Race and ancestry are confounded both by genetic heterogeneity within groups and by the widespread mixing of previously isolated populations. The assignment of a racial classification to an individual hides the biological information that is needed for intelligent therapeutic and diagnostic decisions. A person classified as 'black' or 'Hispanic' by social convention could have any mixture of ancestries, as defined by continent of origin. Confusing race and ancestry could be potentially devastating for medical practice.

Other attempts to classify people into broad genetic groups based on the frequency of specific genes for, say, drug-metabolizing enzymes, are also likely to be poor predictors of medical outcome. As with racial groupings, the overall variation in the frequencies of such genes between groups is likely to be less than that within each group.

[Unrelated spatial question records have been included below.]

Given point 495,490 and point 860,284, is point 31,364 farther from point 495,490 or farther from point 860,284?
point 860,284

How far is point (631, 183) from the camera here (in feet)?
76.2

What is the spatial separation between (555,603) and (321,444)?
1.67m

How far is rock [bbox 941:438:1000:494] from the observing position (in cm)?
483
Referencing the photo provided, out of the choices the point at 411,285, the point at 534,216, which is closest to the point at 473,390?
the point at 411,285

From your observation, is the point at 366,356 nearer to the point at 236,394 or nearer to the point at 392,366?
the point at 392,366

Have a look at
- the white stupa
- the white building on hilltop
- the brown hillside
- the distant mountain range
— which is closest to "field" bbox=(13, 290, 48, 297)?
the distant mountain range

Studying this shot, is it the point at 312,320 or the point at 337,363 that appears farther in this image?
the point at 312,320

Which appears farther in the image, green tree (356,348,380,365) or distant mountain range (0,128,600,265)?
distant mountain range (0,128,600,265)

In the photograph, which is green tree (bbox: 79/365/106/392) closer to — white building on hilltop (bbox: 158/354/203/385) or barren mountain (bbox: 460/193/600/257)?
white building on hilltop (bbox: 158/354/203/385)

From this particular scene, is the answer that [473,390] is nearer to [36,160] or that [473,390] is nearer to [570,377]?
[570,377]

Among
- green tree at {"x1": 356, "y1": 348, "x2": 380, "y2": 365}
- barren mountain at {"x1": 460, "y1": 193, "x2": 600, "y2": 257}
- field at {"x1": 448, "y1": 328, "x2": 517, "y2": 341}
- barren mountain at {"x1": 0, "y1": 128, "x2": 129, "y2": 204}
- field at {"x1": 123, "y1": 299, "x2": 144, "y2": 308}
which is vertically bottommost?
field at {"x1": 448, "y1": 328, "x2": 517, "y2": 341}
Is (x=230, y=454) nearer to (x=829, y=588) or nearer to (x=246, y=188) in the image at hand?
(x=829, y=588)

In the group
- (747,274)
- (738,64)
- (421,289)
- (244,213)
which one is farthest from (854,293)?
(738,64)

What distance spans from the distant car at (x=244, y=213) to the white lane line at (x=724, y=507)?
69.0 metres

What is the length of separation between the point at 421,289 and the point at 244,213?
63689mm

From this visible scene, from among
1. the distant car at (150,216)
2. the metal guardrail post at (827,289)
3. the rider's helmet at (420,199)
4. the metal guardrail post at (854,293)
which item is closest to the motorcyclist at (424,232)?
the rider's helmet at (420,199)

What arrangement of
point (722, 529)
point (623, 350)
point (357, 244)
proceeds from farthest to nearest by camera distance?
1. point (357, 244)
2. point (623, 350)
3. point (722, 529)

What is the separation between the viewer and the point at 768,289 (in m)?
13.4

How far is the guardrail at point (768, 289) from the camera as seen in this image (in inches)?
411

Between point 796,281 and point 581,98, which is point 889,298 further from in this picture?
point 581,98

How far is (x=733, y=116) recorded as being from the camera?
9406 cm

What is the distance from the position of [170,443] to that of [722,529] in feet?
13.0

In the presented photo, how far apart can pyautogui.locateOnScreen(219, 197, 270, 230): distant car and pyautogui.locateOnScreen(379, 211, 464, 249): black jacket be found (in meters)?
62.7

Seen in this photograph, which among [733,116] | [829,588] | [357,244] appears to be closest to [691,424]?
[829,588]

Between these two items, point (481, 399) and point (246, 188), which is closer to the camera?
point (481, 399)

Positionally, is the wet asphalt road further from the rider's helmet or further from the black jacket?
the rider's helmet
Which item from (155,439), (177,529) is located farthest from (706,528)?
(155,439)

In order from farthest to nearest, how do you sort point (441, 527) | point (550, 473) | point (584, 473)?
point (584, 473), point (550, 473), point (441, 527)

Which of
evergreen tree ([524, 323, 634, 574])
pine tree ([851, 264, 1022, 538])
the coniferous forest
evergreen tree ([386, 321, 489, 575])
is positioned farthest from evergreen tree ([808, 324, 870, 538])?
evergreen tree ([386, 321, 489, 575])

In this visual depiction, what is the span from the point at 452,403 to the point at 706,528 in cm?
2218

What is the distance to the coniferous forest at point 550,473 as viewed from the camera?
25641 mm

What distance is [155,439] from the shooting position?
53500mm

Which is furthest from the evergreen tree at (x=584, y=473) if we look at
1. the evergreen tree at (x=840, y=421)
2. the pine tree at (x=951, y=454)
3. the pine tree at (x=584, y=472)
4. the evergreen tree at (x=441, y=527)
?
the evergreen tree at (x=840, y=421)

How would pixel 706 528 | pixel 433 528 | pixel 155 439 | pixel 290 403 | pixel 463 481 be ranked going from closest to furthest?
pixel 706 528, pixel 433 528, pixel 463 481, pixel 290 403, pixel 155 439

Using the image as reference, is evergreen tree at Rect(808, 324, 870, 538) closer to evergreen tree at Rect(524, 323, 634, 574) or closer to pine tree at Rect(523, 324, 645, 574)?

The conventional, social definition of race is useful in a medical context as it provides information about the social circumstances and lifestyle of patients. But this is a consequence of social history, so any variation is (at least in principle) transitory. By contrast, information on the likelihood that a person carries specific disease-related or treatment-response genes is grounded in their ancestry in far more complex ways. We suggest that identifying all contributions to a patient's ancestry can be useful in diagnosing and treating diseases with genetic influences. Eventually, for both diagnosis and treatment, specific genetic variants will provide concrete, useful information.

FURTHER READING

Rosenberg, N. A. et al. Science 298, 2381–2385 (2002).

González Burchard, E. et al. N. Engl. J. Med. 348, 1170–1175 (2003).

Cooper, R. S., Kaufman, J. S. & Ward, R. N. Engl. J. Med. 348, 1166–1170 (2003).

Lewontin, R. C. Evol. Biol. 6, 381–398 (1972).

Barbujani, G., Magagni, A., Minch, E. & Cavalli-Sforza, L. L. Proc. Natl Acad. Sci. USA 94, 4516–4519 (1997).